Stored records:
● ● ● ● ● ● ●

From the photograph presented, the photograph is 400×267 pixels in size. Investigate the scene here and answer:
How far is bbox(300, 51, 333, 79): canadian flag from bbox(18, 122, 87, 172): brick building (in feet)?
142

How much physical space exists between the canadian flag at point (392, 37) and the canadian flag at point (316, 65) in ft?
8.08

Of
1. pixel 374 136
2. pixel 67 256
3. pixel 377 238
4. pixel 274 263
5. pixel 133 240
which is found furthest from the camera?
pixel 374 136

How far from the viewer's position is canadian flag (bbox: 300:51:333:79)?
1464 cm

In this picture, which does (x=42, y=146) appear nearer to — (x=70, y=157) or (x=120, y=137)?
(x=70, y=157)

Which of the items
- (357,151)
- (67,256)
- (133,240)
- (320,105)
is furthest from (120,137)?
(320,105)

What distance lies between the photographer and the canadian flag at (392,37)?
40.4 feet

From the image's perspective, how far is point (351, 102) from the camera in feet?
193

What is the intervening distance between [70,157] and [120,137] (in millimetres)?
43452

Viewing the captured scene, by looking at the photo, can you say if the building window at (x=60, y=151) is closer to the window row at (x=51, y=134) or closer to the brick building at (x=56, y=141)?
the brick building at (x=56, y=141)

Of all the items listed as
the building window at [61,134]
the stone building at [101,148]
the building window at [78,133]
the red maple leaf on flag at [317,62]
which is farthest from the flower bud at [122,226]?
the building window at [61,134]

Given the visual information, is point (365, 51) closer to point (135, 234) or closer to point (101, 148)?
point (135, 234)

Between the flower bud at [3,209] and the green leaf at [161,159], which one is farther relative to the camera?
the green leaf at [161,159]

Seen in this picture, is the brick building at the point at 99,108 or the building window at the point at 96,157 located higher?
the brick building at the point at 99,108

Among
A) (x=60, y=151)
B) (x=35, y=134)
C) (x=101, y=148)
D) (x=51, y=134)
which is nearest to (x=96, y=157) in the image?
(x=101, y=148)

● ● ● ● ● ● ●

### [THE PROBLEM]
Everything from the line containing "Viewing the captured" to the end of the data above should be quoted exactly, please, both ends included, and nothing outside that span.

### [EXERCISE SOLUTION]
Viewing the captured scene, by looking at the photo, can you say if the building window at (x=60, y=151) is closer to the window row at (x=51, y=134) or closer to the brick building at (x=56, y=141)?
the brick building at (x=56, y=141)

Of all the items listed as
the building window at [61,134]
the stone building at [101,148]
the building window at [78,133]
the red maple leaf on flag at [317,62]
which is farthest from the flower bud at [122,226]?
the building window at [61,134]

Given the visual information, is point (365, 51) closer to point (135, 234) or closer to point (101, 148)?
point (135, 234)

Between the flower bud at [3,209] and the green leaf at [161,159], which one is farther relative to the camera?
the green leaf at [161,159]

Seen in this picture, is the brick building at the point at 99,108 or the building window at the point at 96,157 located higher?
the brick building at the point at 99,108

Among
A) (x=60, y=151)
B) (x=35, y=134)
C) (x=101, y=148)
D) (x=51, y=134)
which is nearest to (x=96, y=157) in the image?
(x=101, y=148)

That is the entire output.